----- Exercise text -----

You can find out a lot of things about Ken Litscher by walking into his office. The white, signed replica football from the Packers’ 2011 Super Bowl win says he is, well, a Packers fan. The sheets of crayon-sketched pictures above and around his chair tell you that not only is he a dad, he is a proud one. However, there is one key thing you may not be able to find out just by looking at his work space.
“Here we go,” Litscher said as he turned his computer screen and gestured to a picture he had posted to Facebook last spring. In it were two silver metal funnels attached to a freestanding wooden frame in the middle of a yard. The thing that really caught my attention, though, was the caption: “Killing cones.”
Ken Litscher serves as the director of residence life at Union University. And he also happens to raise his own chickens.
His eyes lit up when I first asked him about them. Which, if you have encountered him and the infectious sort of joy he carries all the time, you know that is saying a lot.

----- Listed records -----

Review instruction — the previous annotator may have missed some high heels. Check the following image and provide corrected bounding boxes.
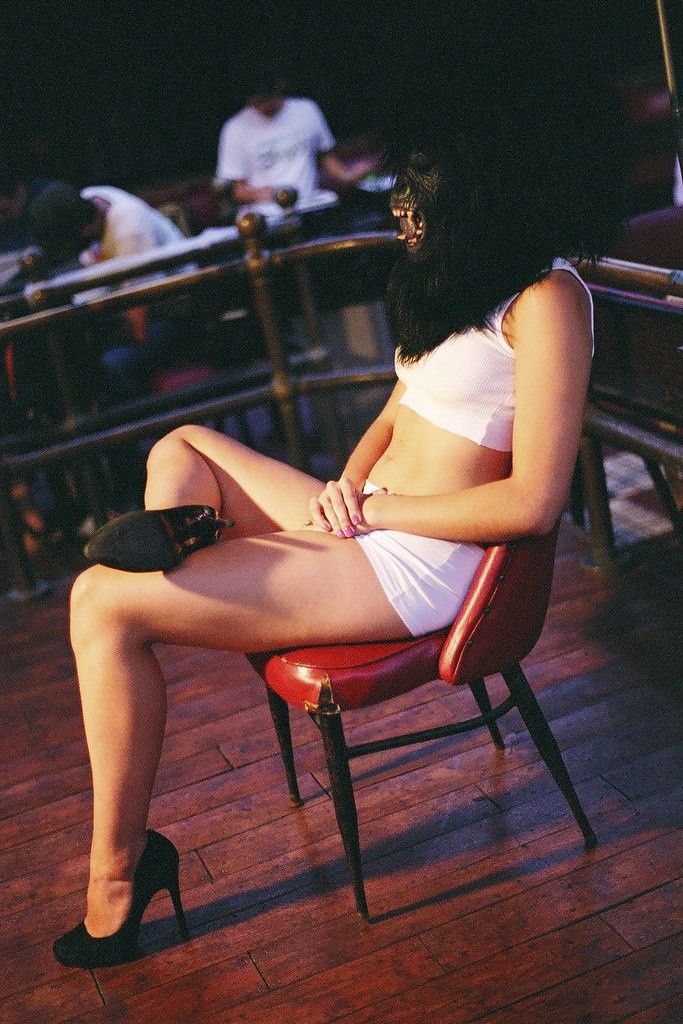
[83,504,234,573]
[54,828,185,969]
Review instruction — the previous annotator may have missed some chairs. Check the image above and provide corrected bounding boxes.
[244,463,597,922]
[0,87,683,569]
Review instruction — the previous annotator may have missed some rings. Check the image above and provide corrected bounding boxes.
[305,520,313,526]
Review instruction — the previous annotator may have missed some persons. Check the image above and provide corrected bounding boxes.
[0,170,225,310]
[211,70,384,232]
[52,89,595,969]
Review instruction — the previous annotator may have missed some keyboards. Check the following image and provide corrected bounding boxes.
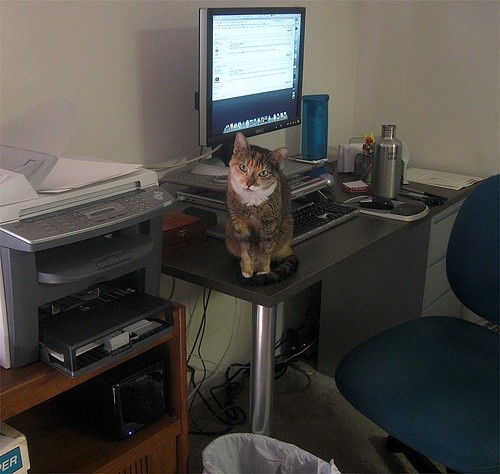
[292,199,359,247]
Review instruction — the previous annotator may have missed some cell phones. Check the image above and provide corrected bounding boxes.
[288,153,328,165]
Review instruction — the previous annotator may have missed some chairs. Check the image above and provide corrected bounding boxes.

-----

§ Your tasks
A. Answer these questions from the Ken Litscher profile:
(i) Whose 2011 Super Bowl win does the replica football in the office mark?
(ii) What caption was on the picture Litscher posted to Facebook?
(iii) What job does Litscher hold at Union University?
B. Translate this sentence from the Ken Litscher profile into Spanish: "Ken Litscher serves as the director of residence life at Union University."
Work only from the Ken Litscher profile.

§ Answers
A.
(i) The Packers'
(ii) "Killing cones."
(iii) Director of residence life

B. Ken Litscher se desempeña como director de vida residencial en la Universidad Union.